Interpretive Summary: Invertebrate pests have developed resistance to several conventional pesticides, and new approaches are needed for pest management. Although neuropeptides (short chains of amino acids) serve as potent messengers in insects to regulate vital functions, the neuropeptides hold little promise as pest control agents because they can be degraded in the target pest. New, selective control agents may be developed by designing mimics of these neuropeptides that resist degradation and either inhibit or over-stimulate critical neuropeptide-regulated life functions. Research was conducted that, for the first time, characterized the structure and distribution of the active site of the ‘pyrokinin’ (‘PK’) neuropeptide in a tick, specifically an important disease vector known as the ‘cattle fever tick’. Neuropeptides of the ‘PK’ class regulate the critical processes of diapause, muscle contraction and reproduction in insects and this research will aid in the discovery of the precise physiological role they play in ticks. The work further established key differences between the PK receptors of insects and ticks; suggesting that selective mimetic agents can be designed that can distinguish between them. The discoveries revealed in this paper will eventually aid in the design of neuropeptide-like compounds capable of disrupting critical life functions regulated by PK neuropeptides in tick pests. The work brings us one step closer to the development of practical neuropeptide-like substances that will be effective in controlling tick pests in an environmentally friendly fashion.
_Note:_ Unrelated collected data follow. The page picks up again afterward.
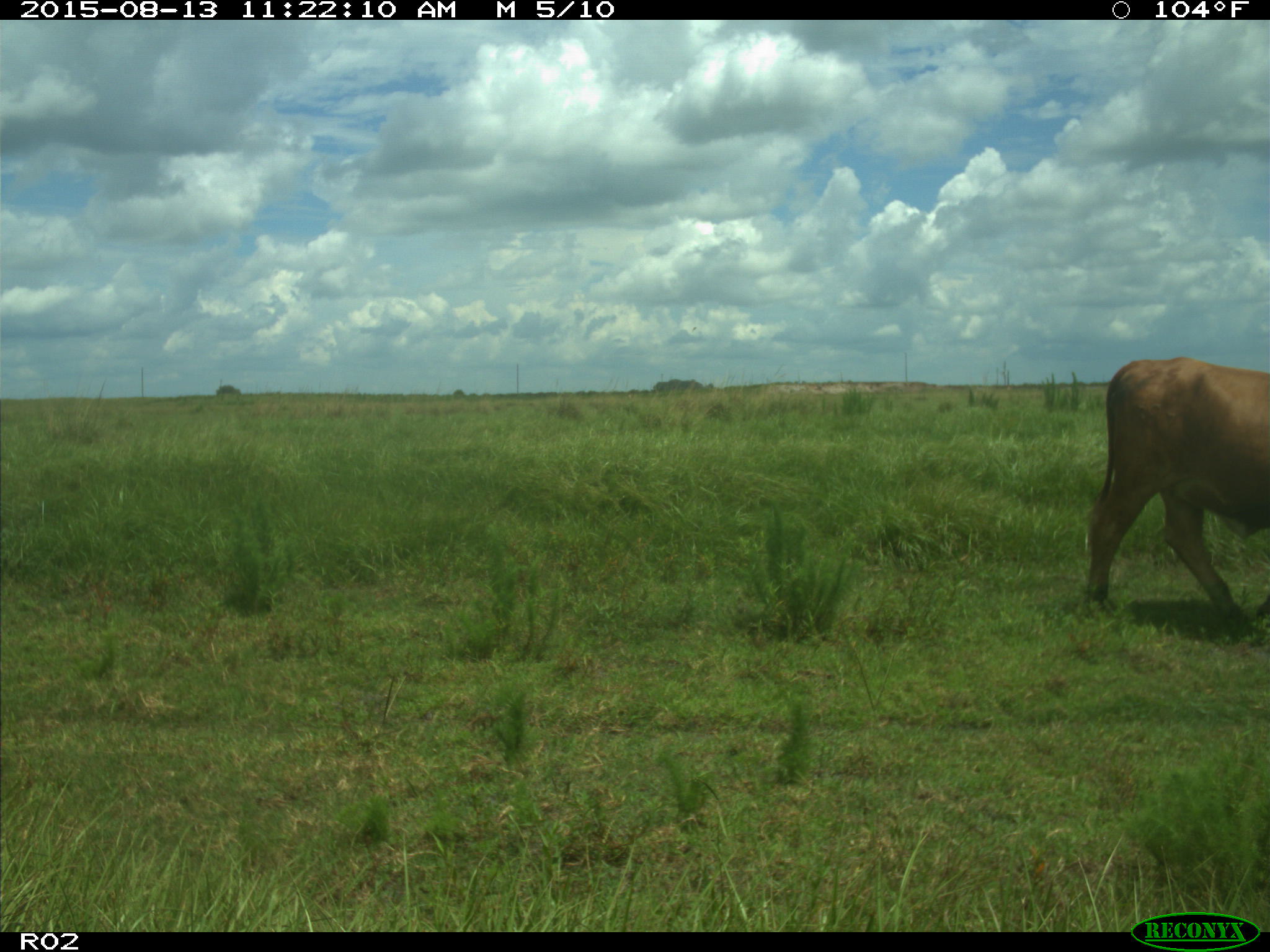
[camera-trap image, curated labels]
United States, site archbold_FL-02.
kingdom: Animalia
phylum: Chordata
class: Mammalia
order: Artiodactyla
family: Bovidae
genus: Bos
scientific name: Bos taurus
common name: domestic cow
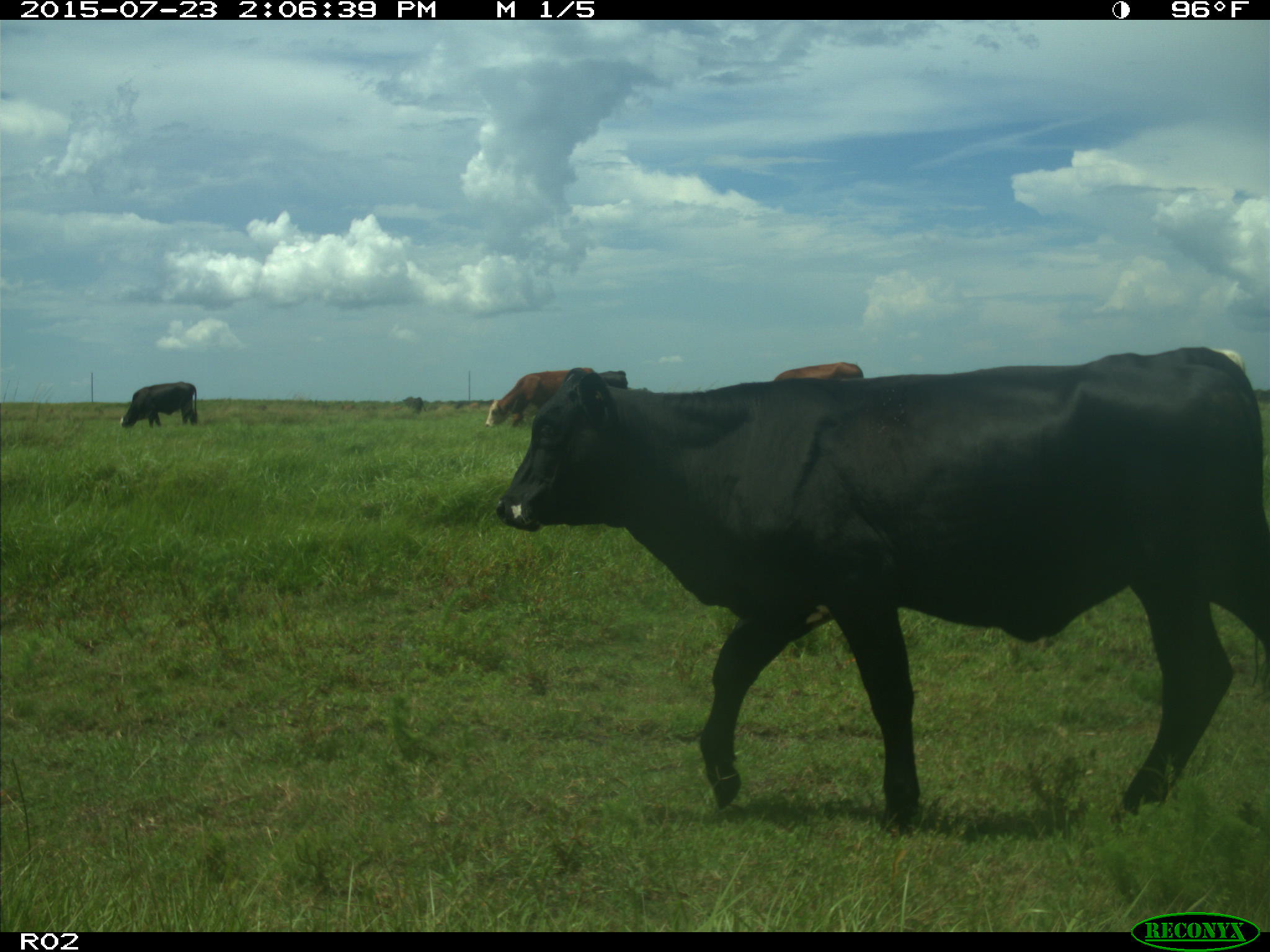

Technical Abstract: We identified the first pyrokinin receptor (Rhimi-PK-R) from the Chelicerata and analyzed structure-activity relationships of cognate ligand neuropeptides and their analogs. This receptor, which we cloned from larvae of the tick Rhipicephalus microplus (Acari: Ixodidae), is the ortholog of the insect pyrokinin (PK)/ pheromone biosynthesis activating neuropeptide (PBAN)/ diapause hormone (DH) receptor neuropeptide family, based on comparative and phylogenetic analyses. Rhimi-PK-R functional analyses using calcium bioluminescence were performed with a developed stable recombinant CHO-K1 cell line. Rhimi-PK-R was activated by four endogenous PKs from the Lyme disease vector, the tick Ixodes scapularis (EC50s range: 85.4 nM-546 nM) and weakly by another tick PRX-amide peptide, periviscerokinin (PVK) (EC50= 24.5 µM). PK analogs with substitutions of leucine, isoleucine or valine at the C-terminus for three tick PK peptides, Ixosc-PK1, Ixosc-PK2, and Ixosc-PK3, retained their potency on Rhimi-PK-R. Therefore, Rhimi-PK-R is less selective and substantially more tolerant than insect PK receptors of C-terminal substitutions of leucine to isoleucine or valine, a key structural feature that serves to distinguish insect PK from PVK/CAP2b receptors. In females, ovary and synganglion had the highest Rhimi-PK-R relative transcript abundance followed by the rectal sac, salivary glands, Malpighian tubules, and midgut. This is the first pharmacological analysis of a PK/PBAN/DH-like receptor from the Chelicerata, which will now permit the discovery of the endocrinological roles of this neuropeptide family in vectors of vertebrate pathogens.